Last modified: 2011-09-18 07:43:52 UTC
processing of for example /usr/bin/php -q /apache/common/php-1.17/maintenance/dumpTextPass.php --wiki=enwiki --stub=gzip:/mnt/data/xmldatadumps/public/enwiki/20110620/enwiki-20110620-stub-meta-history16.xml.gz --prefetch=bzip2:/mnt/data/xmldatadumps/public/enwiki/20110405/enwiki-20110405-pages-meta-history8.xml.bz2 --force-normal --report=1000 --spawn=/usr/bin/php --output=bzip2:/mnt/data/xmldatadumps/public/enwiki/20110620/enwiki-20110620-pages-meta-history16.xml.bz2 --full produces: PHP Warning: XMLReader::read(): compress.bzip2:///mnt/data/xmldatadumps/public/enwiki/20110405/enwiki-20110405-pages-meta-history8.xml.bz2:264777585: error: xmlSAX2Characters: huge text node: out of memory in /usr/local/apache/common-local/php-1.17/maintenance/backupPrefetch.inc on line 126 Warning: XMLReader::read(): compress.bzip2:///mnt/data/xmldatadumps/public/enwiki/20110405/enwiki-20110405-pages-meta-history8.xml.bz2:264777585: error: xmlSAX2Characters: huge text node: out of memory in /usr/local/apache/common-local/php-1.17/maintenance/backupPrefetch.inc on line 126 PHP Warning: XMLReader::read(): er CA}}{{User CA}}{{User CA}}{{User CA}}{{User CA}}{{User CA}}{{User CA}}{{User in /usr/local/apache/common-local/php-1.17/maintenance/backupPrefetch.inc on line 126 and then the bzip reader of the prefetch file dies.

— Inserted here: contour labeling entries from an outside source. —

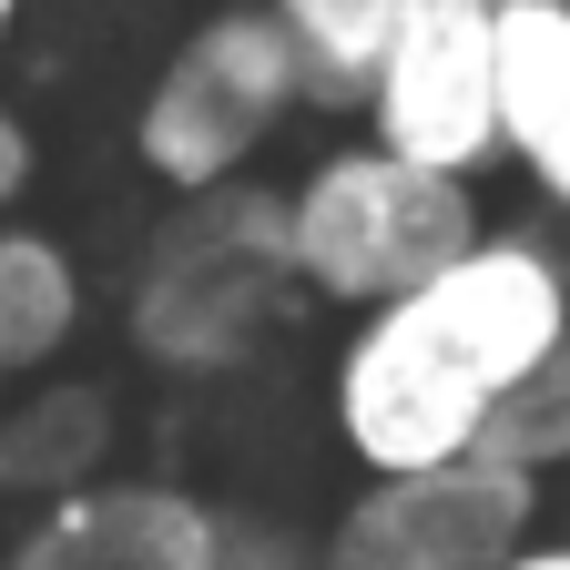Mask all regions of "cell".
I'll use <instances>...</instances> for the list:
<instances>
[{"instance_id": "1", "label": "cell", "mask_w": 570, "mask_h": 570, "mask_svg": "<svg viewBox=\"0 0 570 570\" xmlns=\"http://www.w3.org/2000/svg\"><path fill=\"white\" fill-rule=\"evenodd\" d=\"M570 346V245L540 225H489L417 296L356 316L326 367L336 449L367 479H428L489 459V428Z\"/></svg>"}, {"instance_id": "2", "label": "cell", "mask_w": 570, "mask_h": 570, "mask_svg": "<svg viewBox=\"0 0 570 570\" xmlns=\"http://www.w3.org/2000/svg\"><path fill=\"white\" fill-rule=\"evenodd\" d=\"M296 245H285V184L184 194L122 275V336L164 377H235L296 316Z\"/></svg>"}, {"instance_id": "3", "label": "cell", "mask_w": 570, "mask_h": 570, "mask_svg": "<svg viewBox=\"0 0 570 570\" xmlns=\"http://www.w3.org/2000/svg\"><path fill=\"white\" fill-rule=\"evenodd\" d=\"M489 235L479 184L417 174L387 142L346 132L285 184V245H296V285L336 316H377L397 296H417L439 265H459Z\"/></svg>"}, {"instance_id": "4", "label": "cell", "mask_w": 570, "mask_h": 570, "mask_svg": "<svg viewBox=\"0 0 570 570\" xmlns=\"http://www.w3.org/2000/svg\"><path fill=\"white\" fill-rule=\"evenodd\" d=\"M296 112H306V71H296V41L275 31V11L214 0L132 102V164L174 204L225 194V184H255V164L275 154V132Z\"/></svg>"}, {"instance_id": "5", "label": "cell", "mask_w": 570, "mask_h": 570, "mask_svg": "<svg viewBox=\"0 0 570 570\" xmlns=\"http://www.w3.org/2000/svg\"><path fill=\"white\" fill-rule=\"evenodd\" d=\"M356 122L417 174L489 184L499 174V0H417V21L397 31Z\"/></svg>"}, {"instance_id": "6", "label": "cell", "mask_w": 570, "mask_h": 570, "mask_svg": "<svg viewBox=\"0 0 570 570\" xmlns=\"http://www.w3.org/2000/svg\"><path fill=\"white\" fill-rule=\"evenodd\" d=\"M540 540V479L510 459H459L428 479H367L326 520V570H499Z\"/></svg>"}, {"instance_id": "7", "label": "cell", "mask_w": 570, "mask_h": 570, "mask_svg": "<svg viewBox=\"0 0 570 570\" xmlns=\"http://www.w3.org/2000/svg\"><path fill=\"white\" fill-rule=\"evenodd\" d=\"M225 510L184 479H92L31 510L0 550V570H214Z\"/></svg>"}, {"instance_id": "8", "label": "cell", "mask_w": 570, "mask_h": 570, "mask_svg": "<svg viewBox=\"0 0 570 570\" xmlns=\"http://www.w3.org/2000/svg\"><path fill=\"white\" fill-rule=\"evenodd\" d=\"M499 174L570 225V0H499Z\"/></svg>"}, {"instance_id": "9", "label": "cell", "mask_w": 570, "mask_h": 570, "mask_svg": "<svg viewBox=\"0 0 570 570\" xmlns=\"http://www.w3.org/2000/svg\"><path fill=\"white\" fill-rule=\"evenodd\" d=\"M92 316V285H82V255H71L51 225H0V387L11 377H51L71 336Z\"/></svg>"}, {"instance_id": "10", "label": "cell", "mask_w": 570, "mask_h": 570, "mask_svg": "<svg viewBox=\"0 0 570 570\" xmlns=\"http://www.w3.org/2000/svg\"><path fill=\"white\" fill-rule=\"evenodd\" d=\"M112 439H122L112 387H92V377H41L31 397H11L0 489H31L41 510H51V499H71V489L112 479Z\"/></svg>"}, {"instance_id": "11", "label": "cell", "mask_w": 570, "mask_h": 570, "mask_svg": "<svg viewBox=\"0 0 570 570\" xmlns=\"http://www.w3.org/2000/svg\"><path fill=\"white\" fill-rule=\"evenodd\" d=\"M265 11H275L285 41H296L306 112H367L397 31L417 21V0H265Z\"/></svg>"}, {"instance_id": "12", "label": "cell", "mask_w": 570, "mask_h": 570, "mask_svg": "<svg viewBox=\"0 0 570 570\" xmlns=\"http://www.w3.org/2000/svg\"><path fill=\"white\" fill-rule=\"evenodd\" d=\"M489 459H510V469H530V479H550V469H570V346L550 356V367L499 407V428H489Z\"/></svg>"}, {"instance_id": "13", "label": "cell", "mask_w": 570, "mask_h": 570, "mask_svg": "<svg viewBox=\"0 0 570 570\" xmlns=\"http://www.w3.org/2000/svg\"><path fill=\"white\" fill-rule=\"evenodd\" d=\"M214 570H326L306 530H285L265 510H225V540H214Z\"/></svg>"}, {"instance_id": "14", "label": "cell", "mask_w": 570, "mask_h": 570, "mask_svg": "<svg viewBox=\"0 0 570 570\" xmlns=\"http://www.w3.org/2000/svg\"><path fill=\"white\" fill-rule=\"evenodd\" d=\"M31 174H41V154H31V122L0 102V225L21 214V194H31Z\"/></svg>"}, {"instance_id": "15", "label": "cell", "mask_w": 570, "mask_h": 570, "mask_svg": "<svg viewBox=\"0 0 570 570\" xmlns=\"http://www.w3.org/2000/svg\"><path fill=\"white\" fill-rule=\"evenodd\" d=\"M499 570H570V540H530V550H510Z\"/></svg>"}, {"instance_id": "16", "label": "cell", "mask_w": 570, "mask_h": 570, "mask_svg": "<svg viewBox=\"0 0 570 570\" xmlns=\"http://www.w3.org/2000/svg\"><path fill=\"white\" fill-rule=\"evenodd\" d=\"M11 31H21V0H0V61H11Z\"/></svg>"}, {"instance_id": "17", "label": "cell", "mask_w": 570, "mask_h": 570, "mask_svg": "<svg viewBox=\"0 0 570 570\" xmlns=\"http://www.w3.org/2000/svg\"><path fill=\"white\" fill-rule=\"evenodd\" d=\"M0 439H11V397H0Z\"/></svg>"}]
</instances>
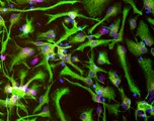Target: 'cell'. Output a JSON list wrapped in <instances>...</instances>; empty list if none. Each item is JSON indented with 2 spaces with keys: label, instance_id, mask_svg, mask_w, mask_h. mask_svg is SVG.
<instances>
[{
  "label": "cell",
  "instance_id": "cell-1",
  "mask_svg": "<svg viewBox=\"0 0 154 121\" xmlns=\"http://www.w3.org/2000/svg\"><path fill=\"white\" fill-rule=\"evenodd\" d=\"M116 51H117V56H118V60H119V63L124 71V76H125L126 82H127V84H128L129 90H130V92L133 94L134 97L141 98V90L137 86V84L135 83L134 78H133V76H132L131 71H130V67H129V64H128L127 49H126V46H124L123 45H118Z\"/></svg>",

Versions of libxml from 2.7.3 on have a 10mb cap to the size of a text node. The revision in the above file where it chokes is revid 39456798, pageid 3976790, length 10369813. (I guess in 2006 you could still sneak in really huge text.) This can be overridden by passing the option LIBXML_PARSEHUGE to XMLReader::open when the constant is defined. This was committed for Import.php and backupPrefetch.inc in trunk in r91967. I don't know if we are going to need this in a writer someplace so I'm leaving this bug open for now.
I'm running this code in production and en pedia dumps are happy, so closing.